Kun je de bespreking van de tentoonstelling High Society in het Rijksmuseum hieronder voortzetten, aansluitend op de laatste zin?

▶ [AANGELEVERDE TEKST]
______

Met High Society is het Rijksmuseum in Amsterdam, dat bolwerk van beschaving en gewetensvol kunsthistorisch onderzoek, eindelijk eens te ver gegaan. Over the top zelfs, dat moest een keer gebeuren. ‘Welkom op het society-feestje van het jaar, waar Marten & Oopjen de jetset van weleer ontvangen’, zegt men, en men pakt uit met komische pastiches door Koefnoen, audiotours door Cecile Narinx (Harper’s Bazaar) en Jort Kelder, catalogusteksten die niet gaan over de vraag of John Singer Sargent een beetje een goede schilder was, maar eerder over of hij ‘een notoire nicht’ was – het is alles flamboyant en roddelziek en stout. De catalogus biedt een inleiding die op z’n vriendelijkst ‘associatief’ genoemd kan worden: de beelden tuimelen over elkaar heen, zonder lijn. De marketing lijkt de kwaliteit te overstemmen. Zij die verwachten een baanbrekende tentoonstelling te zien over een uitzonderlijk en specifiek genre binnen de schilderkunst komen er een beetje bekaaid vanaf.
Dat is misschien wat al te zuinig. Hier hangen immers 39 uitzonderlijke schilderijen op zeer groot formaat, allemaal portretten ‘ten voeten uit’. Fantastische stukken van schilders die je hier zelden ziet, en zeker niet op deze schaal: Velázquez, Reynolds, Veronese, Van Dyck, Singer Sargent, Moroni, Cranach, in tijd reikend van de vroege zestiende tot de vroege twintigste eeuw. De geportretteerden zijn stuk voor stuk interessante lieden, met kleurrijke biografieën: Britse vechtersbazen die hun kop verloren door de achterdocht van Henry VIII of Elizabeth I, houterige Friese adel, fameuze courtisanes-actrices-prostituees uit achttiende-eeuws Londen, potsierlijke Schotse militairen, Italiaanse kleine adel, een Haarlemse fat van klasse, de Duitse politicus Walther Rathenau door Edvard Munch en een Parijse gynaecoloog wiens handen (zo zei mij een collega) ‘in half Parijs hadden gezeten’. Stralend middelpunt is het jonge Nederlands-Franse echtpaar Soolmans-Coppit, dat prachtig is schoongeboend en laat zien dat zij elke cent waard waren van dat duizelingwekkende bedrag dat in 2016 aan hen werd uitgegeven.

______

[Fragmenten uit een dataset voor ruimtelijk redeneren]
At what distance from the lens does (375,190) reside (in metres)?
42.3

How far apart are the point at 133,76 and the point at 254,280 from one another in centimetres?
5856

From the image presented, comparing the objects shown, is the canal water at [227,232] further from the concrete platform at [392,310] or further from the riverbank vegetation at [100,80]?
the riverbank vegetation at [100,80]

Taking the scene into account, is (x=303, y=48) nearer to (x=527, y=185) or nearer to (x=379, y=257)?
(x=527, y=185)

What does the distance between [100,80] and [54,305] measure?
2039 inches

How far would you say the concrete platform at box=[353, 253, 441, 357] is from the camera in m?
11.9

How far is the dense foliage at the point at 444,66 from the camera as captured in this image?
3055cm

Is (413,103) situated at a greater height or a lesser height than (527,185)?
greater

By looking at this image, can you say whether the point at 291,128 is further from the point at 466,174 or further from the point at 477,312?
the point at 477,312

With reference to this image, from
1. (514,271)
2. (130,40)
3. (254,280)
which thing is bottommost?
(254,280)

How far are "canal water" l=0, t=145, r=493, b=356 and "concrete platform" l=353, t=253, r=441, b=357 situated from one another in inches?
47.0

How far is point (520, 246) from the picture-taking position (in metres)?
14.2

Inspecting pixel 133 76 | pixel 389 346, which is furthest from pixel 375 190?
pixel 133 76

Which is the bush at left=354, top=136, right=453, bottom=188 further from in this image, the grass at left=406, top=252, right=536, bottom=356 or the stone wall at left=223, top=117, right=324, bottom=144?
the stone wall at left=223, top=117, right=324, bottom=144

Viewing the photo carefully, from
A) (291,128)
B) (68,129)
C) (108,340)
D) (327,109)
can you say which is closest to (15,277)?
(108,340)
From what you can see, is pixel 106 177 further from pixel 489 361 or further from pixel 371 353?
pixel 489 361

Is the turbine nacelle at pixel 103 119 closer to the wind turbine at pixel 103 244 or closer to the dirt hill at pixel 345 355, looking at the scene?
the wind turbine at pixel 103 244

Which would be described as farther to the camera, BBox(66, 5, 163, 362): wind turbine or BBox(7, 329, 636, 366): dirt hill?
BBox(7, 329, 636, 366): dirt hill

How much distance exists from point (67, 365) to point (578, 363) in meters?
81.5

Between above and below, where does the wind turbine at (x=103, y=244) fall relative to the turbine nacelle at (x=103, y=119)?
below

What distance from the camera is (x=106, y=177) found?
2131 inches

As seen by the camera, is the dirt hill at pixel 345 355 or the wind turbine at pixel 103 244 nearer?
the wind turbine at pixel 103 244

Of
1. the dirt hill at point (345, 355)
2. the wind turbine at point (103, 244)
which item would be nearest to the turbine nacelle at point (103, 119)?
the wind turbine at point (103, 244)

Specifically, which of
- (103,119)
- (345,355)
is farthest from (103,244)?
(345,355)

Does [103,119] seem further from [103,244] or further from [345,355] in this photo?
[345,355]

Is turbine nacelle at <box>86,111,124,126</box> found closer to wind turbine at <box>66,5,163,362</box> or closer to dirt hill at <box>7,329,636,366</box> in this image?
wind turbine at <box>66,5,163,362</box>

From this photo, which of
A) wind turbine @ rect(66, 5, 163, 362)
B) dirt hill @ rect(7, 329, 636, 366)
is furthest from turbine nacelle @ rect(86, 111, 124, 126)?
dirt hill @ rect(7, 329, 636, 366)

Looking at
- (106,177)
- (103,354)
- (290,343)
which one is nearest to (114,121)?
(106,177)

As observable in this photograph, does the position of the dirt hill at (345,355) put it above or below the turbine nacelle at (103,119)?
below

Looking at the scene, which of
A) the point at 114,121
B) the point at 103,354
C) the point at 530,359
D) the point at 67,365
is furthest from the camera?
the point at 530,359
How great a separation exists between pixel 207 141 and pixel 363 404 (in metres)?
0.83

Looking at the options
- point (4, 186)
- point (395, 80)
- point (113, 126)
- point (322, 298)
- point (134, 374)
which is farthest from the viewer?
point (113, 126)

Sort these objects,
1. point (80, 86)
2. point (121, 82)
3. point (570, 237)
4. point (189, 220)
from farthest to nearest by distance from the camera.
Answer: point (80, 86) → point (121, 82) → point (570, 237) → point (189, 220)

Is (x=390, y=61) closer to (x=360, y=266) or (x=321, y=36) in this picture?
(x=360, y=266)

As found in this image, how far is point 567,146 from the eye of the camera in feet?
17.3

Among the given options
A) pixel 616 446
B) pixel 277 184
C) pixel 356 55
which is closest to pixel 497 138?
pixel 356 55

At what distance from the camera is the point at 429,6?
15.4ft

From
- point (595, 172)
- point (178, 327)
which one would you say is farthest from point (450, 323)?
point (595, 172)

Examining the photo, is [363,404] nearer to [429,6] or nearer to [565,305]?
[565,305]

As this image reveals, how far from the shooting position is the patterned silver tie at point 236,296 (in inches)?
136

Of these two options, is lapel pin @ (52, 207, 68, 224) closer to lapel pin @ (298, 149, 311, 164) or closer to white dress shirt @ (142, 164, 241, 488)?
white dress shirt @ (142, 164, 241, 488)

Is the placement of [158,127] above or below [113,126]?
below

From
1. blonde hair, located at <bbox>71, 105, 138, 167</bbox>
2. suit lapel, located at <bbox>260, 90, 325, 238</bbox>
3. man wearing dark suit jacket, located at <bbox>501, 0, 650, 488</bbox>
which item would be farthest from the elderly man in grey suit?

______

▶ [ANTWOORD HIERONDER]
Binnen dat grote formaat bestaat een grote verscheidenheid van vormen, stijlen en functies, zeker over vier eeuwen bezien. Dat mensen zich zo groot lieten afbeelden duidt er per definitie op dat zij geld hadden – een goed portret von Kopf bis Fuss kostte in zeventiende-eeuws Amsterdam ergens tussen twee en drie jaarsalarissen. Het duidt er verder op dat zij een huis of een kasteel bezaten waar zo’n schilderij fatsoenlijk kon hangen. Ten slotte is er aanleiding te veronderstellen dat de maatschappelijke status van de geportretteerden door zo’n werk werd bekrachtigd of bevorderd. Het huwelijksportret van Bernardo Spini en Pace Rivola Spini door Giovanni Moroni, van omstreeks 1574, is niet opgevat als het bewijs van een hartverwarmende romance, maar als een bijna saai document ten teken dat twee machtige families zich verbonden hebben en hopen op nageslacht. Die boodschap is zodanig belangrijk dat het het privé-karakter van het portret overstijgt. Hier wordt iets uitgedragen, hier wordt iets opgevoerd.
Waar deze grootformaat portretkunst vandaan komt is niet duidelijk. De schrijver van de catalogus, de inventieve Jonathan Bikker, reikt niet verder terug dan levensgrote muurschilderingen van de graven en gravinnen van Vlaanderen, in de stadhuizen van Kortrijk, Gent en Ieper, in de veertiende eeuw. Bikker wijst ook op een groot ridderportret van Carpaccio (1510) en de serie fresco’s van ‘Beroemde Mannen’ van Andrea del Castagno, rond 1450. De stelling is dan dat die ‘verheven’ manier van portretteren gaandeweg werd gebruikt voor vorsten, lagere adel en ten slotte ook door rijkeluiszoontjes als Marten Soolmans.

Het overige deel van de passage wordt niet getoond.